EXERCISE TASK 1 — In the records, start at the line that has "Sort these items" and stop after the line that has "5. the stone farmhouse at the point at 66,200". Reproduce those lines with "furthest" renamed to "farthest" and nothing else altered.

DOCUMENT SECTION —
Rainhard Brewing Company
In the beginning…
When I asked Jeremy Sachedina, my host at Rainhard Brewing Company, what “craft beer lifestyle” meant to him, he explicitly said that what is “craft” is, precisely, something that is produced by hand. The heart of Rainhard Brewing Company seemingly beats to this philosophy of ‘production by hand.’
In preparation for my visit to Rainhard, I did some research into the history of the area in which the brewery now resides. I found that the story of the area, long known as the “Stockyards,” is very much a part of the story of the city of Toronto itself. And Rainhard, I believe, is helping to bring this area from its industrial past into a more residential, community-based future.
…there was the Stockyards.
By the late nineteenth century, Toronto was known, both in Canada as well as in the UK, for its substantial meat processing industry. For over 100 years, the area around Keele St and St. Clair Ave West was a hub for this industry, adopting the name the “Stockyards” in 1903.

DATA TO USE —
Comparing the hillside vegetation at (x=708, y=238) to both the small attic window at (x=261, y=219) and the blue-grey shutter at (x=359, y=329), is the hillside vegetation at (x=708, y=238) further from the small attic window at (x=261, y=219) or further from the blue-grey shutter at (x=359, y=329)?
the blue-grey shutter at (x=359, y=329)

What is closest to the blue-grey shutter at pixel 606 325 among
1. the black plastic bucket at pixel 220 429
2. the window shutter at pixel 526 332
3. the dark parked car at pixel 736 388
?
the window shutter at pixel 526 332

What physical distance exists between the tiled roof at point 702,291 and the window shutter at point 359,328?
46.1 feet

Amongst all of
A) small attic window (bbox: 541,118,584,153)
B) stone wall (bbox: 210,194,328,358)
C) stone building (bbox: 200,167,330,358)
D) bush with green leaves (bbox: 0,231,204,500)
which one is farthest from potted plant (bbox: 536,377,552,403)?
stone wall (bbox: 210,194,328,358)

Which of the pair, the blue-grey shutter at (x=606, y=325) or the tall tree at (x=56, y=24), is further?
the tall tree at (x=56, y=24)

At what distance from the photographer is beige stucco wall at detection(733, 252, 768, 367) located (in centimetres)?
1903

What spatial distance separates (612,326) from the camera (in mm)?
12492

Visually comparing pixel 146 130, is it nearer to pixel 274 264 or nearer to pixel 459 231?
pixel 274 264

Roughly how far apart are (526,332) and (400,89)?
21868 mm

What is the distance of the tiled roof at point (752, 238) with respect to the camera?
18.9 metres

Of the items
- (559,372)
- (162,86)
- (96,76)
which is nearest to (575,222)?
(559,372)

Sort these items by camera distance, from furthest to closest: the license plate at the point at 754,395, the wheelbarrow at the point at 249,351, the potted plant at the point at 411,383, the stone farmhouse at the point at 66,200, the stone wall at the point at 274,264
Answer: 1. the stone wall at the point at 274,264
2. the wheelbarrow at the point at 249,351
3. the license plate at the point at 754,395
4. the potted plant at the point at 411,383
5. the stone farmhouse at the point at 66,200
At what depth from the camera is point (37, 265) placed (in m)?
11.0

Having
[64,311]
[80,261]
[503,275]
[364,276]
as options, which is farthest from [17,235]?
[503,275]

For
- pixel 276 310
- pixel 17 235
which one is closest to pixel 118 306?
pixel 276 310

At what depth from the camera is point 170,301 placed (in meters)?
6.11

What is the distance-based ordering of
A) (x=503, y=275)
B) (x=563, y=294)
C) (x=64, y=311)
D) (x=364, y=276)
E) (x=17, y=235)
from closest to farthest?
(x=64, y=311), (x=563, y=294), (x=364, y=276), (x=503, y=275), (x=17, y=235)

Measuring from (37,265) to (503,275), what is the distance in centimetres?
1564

EXERCISE TASK 2 — Extend the piece on Rainhard Brewing Company and the Toronto Stockyards with the passage that follows its final paragraph.

OUTPUT 1 —
Sort these items by camera distance, from farthest to closest: the license plate at the point at 754,395, the wheelbarrow at the point at 249,351, the potted plant at the point at 411,383, the stone farmhouse at the point at 66,200, the stone wall at the point at 274,264
Answer: 1. the stone wall at the point at 274,264
2. the wheelbarrow at the point at 249,351
3. the license plate at the point at 754,395
4. the potted plant at the point at 411,383
5. the stone farmhouse at the point at 66,200

OUTPUT 2 —
The success of the Stockyards was due to its location with access to trains, but, with the advent of the trucking industry, the location became less and less convenient for transporting livestock. Eventually, all government operations in the area closed their doors in January of 1994.
Enter Rainhard Brewing Company
Private meatpacking companies continued to operate in the area until 2014. As they were moving on, the area was beginning its renaissance, and Rainhard Brewing Company has had its hands in helping to make change here.
Opening in May of 2015, the brewery does not merely brew quality beer, but also houses a large tap room ready to serve the community. It’s a sizeable area, with a number of picnic tables set up beside an L-shaped bar. Barrels are displayed at the other end of the room behind a projection screen. Pinball machines flash lights against the front wall. Fermentation tanks sit in the back behind everything. (For the full gallery of photos, click here.)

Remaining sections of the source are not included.